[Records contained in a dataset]
*-*-*

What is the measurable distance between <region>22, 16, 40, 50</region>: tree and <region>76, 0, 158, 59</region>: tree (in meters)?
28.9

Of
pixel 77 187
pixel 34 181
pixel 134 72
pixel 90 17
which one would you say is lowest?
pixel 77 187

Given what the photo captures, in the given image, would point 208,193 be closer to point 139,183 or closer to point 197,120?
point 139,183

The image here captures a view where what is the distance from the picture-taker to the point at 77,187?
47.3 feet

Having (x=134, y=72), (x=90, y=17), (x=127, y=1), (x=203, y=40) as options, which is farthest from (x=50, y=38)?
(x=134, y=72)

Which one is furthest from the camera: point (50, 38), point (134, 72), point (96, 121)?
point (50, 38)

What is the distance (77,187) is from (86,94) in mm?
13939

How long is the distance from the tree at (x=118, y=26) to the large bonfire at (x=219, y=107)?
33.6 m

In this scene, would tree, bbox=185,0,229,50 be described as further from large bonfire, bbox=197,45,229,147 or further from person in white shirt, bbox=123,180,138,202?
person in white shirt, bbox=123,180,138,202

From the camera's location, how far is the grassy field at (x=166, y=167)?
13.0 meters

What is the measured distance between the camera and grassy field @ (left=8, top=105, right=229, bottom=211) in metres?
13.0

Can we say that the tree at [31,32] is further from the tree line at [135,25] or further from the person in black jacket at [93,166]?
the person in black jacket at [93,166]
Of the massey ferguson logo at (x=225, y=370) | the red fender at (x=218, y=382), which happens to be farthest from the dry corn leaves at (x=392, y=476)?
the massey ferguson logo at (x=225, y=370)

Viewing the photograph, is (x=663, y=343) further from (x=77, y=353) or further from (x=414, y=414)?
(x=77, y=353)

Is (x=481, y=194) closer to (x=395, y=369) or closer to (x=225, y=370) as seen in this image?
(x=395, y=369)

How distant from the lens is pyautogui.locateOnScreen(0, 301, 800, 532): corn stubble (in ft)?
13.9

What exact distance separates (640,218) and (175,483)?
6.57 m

*-*-*

PROBLEM DETAILS: Write out every one of the rows above, word for word.

FINISHED TASK:
What is the measurable distance between <region>22, 16, 40, 50</region>: tree and <region>76, 0, 158, 59</region>: tree (in meters)?
28.9

Of
pixel 77 187
pixel 34 181
pixel 134 72
pixel 90 17
which one would you say is lowest?
pixel 77 187

Given what the photo captures, in the given image, would point 208,193 be closer to point 139,183 or closer to point 197,120?
point 139,183

The image here captures a view where what is the distance from the picture-taker to the point at 77,187?
47.3 feet

Having (x=134, y=72), (x=90, y=17), (x=127, y=1), (x=203, y=40) as options, which is farthest from (x=50, y=38)?
(x=134, y=72)

Which one is furthest from the camera: point (50, 38), point (134, 72), point (96, 121)?
point (50, 38)

What is the distance (77,187) is from (86,94) in mm?
13939

How long is the distance from the tree at (x=118, y=26) to the large bonfire at (x=219, y=107)?
33.6 m

In this scene, would tree, bbox=185,0,229,50 be described as further from large bonfire, bbox=197,45,229,147 or further from person in white shirt, bbox=123,180,138,202?
person in white shirt, bbox=123,180,138,202

From the camera's location, how far is the grassy field at (x=166, y=167)?
13.0 meters

What is the measured distance between the camera and grassy field @ (left=8, top=105, right=229, bottom=211) in metres?
13.0

Can we say that the tree at [31,32] is further from the tree line at [135,25] or further from the person in black jacket at [93,166]?
the person in black jacket at [93,166]
Of the massey ferguson logo at (x=225, y=370) | the red fender at (x=218, y=382), which happens to be farthest from the dry corn leaves at (x=392, y=476)?
the massey ferguson logo at (x=225, y=370)

Viewing the photograph, is (x=663, y=343) further from (x=77, y=353) or further from (x=414, y=414)?
(x=77, y=353)

Is (x=481, y=194) closer to (x=395, y=369) or closer to (x=225, y=370) as seen in this image?
(x=395, y=369)

How distant from the lens is pyautogui.locateOnScreen(0, 301, 800, 532): corn stubble (in ft)?
13.9

What exact distance separates (640,218) and (175,483)?
6.57 m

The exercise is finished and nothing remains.